Directive:
Gather each line from the items below that contains the word "desk".

━━━ Records to use

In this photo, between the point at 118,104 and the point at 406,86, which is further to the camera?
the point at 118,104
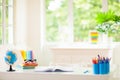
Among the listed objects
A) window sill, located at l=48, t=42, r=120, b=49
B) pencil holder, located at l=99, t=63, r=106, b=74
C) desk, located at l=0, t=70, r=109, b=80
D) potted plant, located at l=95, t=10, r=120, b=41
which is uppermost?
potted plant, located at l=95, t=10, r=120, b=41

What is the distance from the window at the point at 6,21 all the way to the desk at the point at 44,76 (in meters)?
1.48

━━━━━━
━━━ Records to use

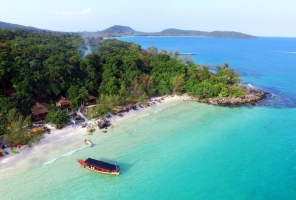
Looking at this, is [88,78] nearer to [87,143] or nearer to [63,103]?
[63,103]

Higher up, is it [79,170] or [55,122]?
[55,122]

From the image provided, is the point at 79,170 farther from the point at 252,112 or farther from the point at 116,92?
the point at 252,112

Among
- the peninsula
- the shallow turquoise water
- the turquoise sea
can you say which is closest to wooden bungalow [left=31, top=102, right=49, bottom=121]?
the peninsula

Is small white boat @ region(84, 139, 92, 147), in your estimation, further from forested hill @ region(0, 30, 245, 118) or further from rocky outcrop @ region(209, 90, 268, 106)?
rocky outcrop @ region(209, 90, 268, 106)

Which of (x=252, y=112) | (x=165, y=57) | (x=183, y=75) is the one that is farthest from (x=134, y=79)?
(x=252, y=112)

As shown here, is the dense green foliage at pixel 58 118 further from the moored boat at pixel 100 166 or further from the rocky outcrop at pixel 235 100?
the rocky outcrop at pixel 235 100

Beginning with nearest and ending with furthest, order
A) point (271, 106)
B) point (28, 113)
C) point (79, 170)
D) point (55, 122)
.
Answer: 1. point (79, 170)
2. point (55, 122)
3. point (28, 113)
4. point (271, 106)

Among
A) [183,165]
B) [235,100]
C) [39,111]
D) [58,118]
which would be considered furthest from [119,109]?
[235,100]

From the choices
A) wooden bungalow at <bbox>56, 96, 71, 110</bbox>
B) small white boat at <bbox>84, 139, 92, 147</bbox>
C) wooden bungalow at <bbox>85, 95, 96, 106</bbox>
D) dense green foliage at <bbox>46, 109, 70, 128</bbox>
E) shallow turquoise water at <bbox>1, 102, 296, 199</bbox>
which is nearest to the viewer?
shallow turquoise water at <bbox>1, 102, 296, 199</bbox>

━━━━━━

Result:
C) desk, located at l=0, t=70, r=109, b=80
What is the distance from the window at the point at 6,21 all the way to the desk at the point at 44,76 (in meters)?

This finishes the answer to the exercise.